I read that article too Rifleman62.

I think it is very astute and accurate, unfortunately I sit in the camp that believes the average Canadian has no interest in international situations and simply wants to live in blissful ignorance of the world around him. 

That does not bode well for the current government and the CAF.


----------



## TCM621 (30 Dec 2014)

Question: has the current government delivered any new major platforms? I am talking multi million dollar capital projects like ships, planes, etc not trucks or guns. The only thing I can think of is a couple of new hercs. Every single other major piece of gear was purchased or at least signed by the previous government. 

This government seems to have this idea that it can wave it's magic wand and extend the life of equipment. But as the the supply ships and destroyers have proven , this is not the case. Pretty soon all we will have left to meet our international commitment is a bunch of soldiers with rifles provided they can get seats on a commercial flight. 

If they bought every year it would probably be easier to deal with then the situation we are in now where we need to replace or majorly overhaul every expensive piece of kit we own at the exact same time.


----------



## Monsoon (30 Dec 2014)

Tcm621 said:
			
		

> Question: has the current government delivered any new major platforms? I am talking multi million dollar capital projects like ships, planes, etc not trucks or guns. The only thing I can think of is a couple of new hercs. Every single other major piece of gear was purchased or at least signed by the previous government.


On that subject - the latest CANFORGEN contains command appointments (CO and XO) for the first of the AOPS ships (HMCS Harry DeWolf) that will roll off the line in 2016. Guess it stands to reason that they would post crew to the ship in APS 2015 to do the initial cadre training with the yard and support acceptance trials.


----------



## TCM621 (30 Dec 2014)

hamiltongs said:
			
		

> On that subject - the latest CANFORGEN contains command appointments (CO and XO) for the first of the AOPS ships (HMCS Harry DeWolf) that will roll off the line in 2016. Guess it stands to reason that they would post crew to the ship in APS 2015 to do the initial cadre training with the yard and support acceptance trials.

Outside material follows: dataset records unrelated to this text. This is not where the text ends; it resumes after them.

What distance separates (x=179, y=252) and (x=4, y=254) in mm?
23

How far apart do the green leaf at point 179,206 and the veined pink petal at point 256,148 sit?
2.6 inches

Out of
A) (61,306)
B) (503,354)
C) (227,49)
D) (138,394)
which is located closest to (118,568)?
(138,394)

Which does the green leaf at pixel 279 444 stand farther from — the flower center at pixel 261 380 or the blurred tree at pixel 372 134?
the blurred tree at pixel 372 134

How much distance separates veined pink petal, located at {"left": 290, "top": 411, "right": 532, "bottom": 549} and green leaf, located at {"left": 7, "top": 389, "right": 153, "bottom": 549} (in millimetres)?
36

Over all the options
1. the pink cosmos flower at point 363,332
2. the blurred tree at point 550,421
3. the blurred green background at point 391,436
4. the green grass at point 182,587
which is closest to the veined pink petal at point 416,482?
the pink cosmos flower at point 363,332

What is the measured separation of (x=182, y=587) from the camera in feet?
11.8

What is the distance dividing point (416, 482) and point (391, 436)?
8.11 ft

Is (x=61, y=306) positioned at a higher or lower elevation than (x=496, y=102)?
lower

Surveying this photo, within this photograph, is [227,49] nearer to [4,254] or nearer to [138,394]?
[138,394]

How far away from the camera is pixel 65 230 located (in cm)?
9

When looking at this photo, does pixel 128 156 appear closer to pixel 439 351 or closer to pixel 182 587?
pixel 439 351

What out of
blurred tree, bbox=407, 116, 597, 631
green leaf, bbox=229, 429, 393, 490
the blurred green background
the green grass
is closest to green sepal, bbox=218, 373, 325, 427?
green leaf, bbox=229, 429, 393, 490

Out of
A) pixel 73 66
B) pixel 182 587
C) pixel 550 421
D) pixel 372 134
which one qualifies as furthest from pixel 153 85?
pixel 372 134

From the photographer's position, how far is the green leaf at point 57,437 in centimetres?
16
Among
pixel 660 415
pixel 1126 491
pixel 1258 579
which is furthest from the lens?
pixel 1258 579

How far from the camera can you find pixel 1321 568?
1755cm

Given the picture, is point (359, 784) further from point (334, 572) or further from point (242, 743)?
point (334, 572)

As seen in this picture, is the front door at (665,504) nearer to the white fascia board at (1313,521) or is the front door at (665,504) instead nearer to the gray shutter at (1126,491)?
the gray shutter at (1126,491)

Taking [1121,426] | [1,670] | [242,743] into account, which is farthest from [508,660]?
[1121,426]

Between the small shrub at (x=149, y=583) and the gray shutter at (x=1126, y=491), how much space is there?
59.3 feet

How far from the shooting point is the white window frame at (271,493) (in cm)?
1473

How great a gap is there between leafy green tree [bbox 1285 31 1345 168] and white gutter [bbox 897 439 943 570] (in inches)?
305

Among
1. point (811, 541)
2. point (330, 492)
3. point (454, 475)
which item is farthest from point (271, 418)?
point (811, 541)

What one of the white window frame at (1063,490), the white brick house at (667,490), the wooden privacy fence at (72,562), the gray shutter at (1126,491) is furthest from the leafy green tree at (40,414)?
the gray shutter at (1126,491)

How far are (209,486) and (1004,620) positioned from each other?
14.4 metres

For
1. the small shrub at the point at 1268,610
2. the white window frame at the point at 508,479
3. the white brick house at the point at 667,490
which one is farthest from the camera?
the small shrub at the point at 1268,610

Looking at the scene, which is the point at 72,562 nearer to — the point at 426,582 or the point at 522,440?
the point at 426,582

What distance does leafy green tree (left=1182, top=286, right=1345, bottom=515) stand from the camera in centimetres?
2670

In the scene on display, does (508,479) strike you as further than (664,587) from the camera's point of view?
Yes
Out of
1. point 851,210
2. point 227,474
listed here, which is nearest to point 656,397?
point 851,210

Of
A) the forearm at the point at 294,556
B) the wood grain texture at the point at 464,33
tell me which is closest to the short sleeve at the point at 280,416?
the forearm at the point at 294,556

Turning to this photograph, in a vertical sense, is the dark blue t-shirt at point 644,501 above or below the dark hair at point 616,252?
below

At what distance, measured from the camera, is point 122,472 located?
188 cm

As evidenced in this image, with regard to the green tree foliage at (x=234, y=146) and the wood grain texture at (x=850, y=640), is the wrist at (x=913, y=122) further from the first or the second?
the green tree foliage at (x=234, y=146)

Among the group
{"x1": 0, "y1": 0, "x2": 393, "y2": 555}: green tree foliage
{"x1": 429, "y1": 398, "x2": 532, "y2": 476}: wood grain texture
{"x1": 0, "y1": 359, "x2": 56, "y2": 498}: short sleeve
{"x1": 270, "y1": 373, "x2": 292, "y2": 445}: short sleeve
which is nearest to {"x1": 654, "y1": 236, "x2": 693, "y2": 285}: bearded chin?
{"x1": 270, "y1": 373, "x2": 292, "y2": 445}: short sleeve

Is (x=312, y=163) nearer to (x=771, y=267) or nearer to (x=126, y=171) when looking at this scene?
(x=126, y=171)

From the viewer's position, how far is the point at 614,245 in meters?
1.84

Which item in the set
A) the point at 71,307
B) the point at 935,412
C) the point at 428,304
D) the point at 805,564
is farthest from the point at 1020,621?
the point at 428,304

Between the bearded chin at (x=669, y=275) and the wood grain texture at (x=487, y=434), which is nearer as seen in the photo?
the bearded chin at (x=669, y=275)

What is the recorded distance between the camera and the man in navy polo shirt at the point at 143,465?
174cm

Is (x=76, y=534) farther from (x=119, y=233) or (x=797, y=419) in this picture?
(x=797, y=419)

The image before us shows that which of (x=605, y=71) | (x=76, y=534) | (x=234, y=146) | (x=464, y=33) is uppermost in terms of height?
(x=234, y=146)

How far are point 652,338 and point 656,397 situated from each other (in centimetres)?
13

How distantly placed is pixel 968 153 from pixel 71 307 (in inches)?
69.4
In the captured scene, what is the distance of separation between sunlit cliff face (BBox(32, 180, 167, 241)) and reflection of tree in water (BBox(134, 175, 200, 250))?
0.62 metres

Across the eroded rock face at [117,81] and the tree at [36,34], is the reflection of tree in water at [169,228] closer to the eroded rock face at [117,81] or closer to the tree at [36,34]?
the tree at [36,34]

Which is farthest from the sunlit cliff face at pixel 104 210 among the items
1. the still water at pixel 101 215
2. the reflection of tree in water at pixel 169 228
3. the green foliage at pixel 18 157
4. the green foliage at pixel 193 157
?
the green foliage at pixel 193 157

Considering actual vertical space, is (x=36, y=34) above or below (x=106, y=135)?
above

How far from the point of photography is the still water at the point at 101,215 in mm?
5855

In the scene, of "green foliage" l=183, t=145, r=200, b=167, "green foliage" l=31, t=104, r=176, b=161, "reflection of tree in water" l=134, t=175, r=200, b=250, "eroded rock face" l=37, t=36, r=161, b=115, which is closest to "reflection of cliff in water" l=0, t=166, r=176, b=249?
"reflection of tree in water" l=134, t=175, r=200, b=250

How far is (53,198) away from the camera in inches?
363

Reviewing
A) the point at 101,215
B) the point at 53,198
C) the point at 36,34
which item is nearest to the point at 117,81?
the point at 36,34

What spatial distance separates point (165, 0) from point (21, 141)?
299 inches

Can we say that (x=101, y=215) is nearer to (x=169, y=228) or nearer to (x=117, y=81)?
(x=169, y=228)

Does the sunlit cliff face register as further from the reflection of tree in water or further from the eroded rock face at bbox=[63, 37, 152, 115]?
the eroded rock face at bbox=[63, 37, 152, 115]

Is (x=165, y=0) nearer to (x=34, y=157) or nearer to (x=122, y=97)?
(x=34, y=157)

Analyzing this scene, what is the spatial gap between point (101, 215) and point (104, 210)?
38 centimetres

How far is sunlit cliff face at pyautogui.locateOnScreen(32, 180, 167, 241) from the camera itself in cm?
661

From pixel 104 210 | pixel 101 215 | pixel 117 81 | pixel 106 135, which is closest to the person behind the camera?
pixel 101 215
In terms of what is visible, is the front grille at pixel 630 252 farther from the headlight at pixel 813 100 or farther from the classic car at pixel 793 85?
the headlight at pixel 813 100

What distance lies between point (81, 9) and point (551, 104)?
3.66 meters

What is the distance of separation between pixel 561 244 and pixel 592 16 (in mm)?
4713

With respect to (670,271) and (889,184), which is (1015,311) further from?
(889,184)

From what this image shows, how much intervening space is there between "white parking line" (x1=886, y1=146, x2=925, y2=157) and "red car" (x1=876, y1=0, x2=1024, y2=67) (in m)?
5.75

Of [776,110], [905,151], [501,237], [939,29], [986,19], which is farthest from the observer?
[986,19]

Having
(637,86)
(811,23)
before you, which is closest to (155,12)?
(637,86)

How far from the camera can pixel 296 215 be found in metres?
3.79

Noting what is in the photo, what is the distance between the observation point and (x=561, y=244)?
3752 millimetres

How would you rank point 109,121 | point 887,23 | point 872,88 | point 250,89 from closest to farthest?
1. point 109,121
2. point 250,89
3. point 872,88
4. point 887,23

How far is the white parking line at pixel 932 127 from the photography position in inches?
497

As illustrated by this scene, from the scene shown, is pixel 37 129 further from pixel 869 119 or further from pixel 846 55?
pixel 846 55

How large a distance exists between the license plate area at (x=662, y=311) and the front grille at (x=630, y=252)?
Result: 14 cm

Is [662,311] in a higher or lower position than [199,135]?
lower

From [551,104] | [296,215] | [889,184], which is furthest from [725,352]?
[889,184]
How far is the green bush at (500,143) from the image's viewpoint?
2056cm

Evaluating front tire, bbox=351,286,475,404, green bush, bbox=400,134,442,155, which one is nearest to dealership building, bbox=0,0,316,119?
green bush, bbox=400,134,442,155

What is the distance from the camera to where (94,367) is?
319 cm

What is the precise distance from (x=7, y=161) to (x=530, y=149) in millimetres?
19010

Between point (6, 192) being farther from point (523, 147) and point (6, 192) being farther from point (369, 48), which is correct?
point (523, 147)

Good to know.  Small ships are better than no ships. IIRC this was the first of the government's promises related to the Canada first defence strategy?


----------



## Spencer100 (30 Dec 2014)

Leopard 2, C17, TAPV (soon), C130J, LAV upgrade, etc


----------



## Good2Golf (30 Dec 2014)

Tcm621 said:
			
		

> Question: has the current government delivered any new major platforms? I am talking multi million dollar capital projects like ships, planes, etc not trucks or guns. The only thing I can think of is a couple of new hercs. Every single other major piece of gear was purchased or at least signed by the previous government...



By "a couple", do you mean 17?  Or four, now five C-17s...and 15 state-of-the-art Chinooks?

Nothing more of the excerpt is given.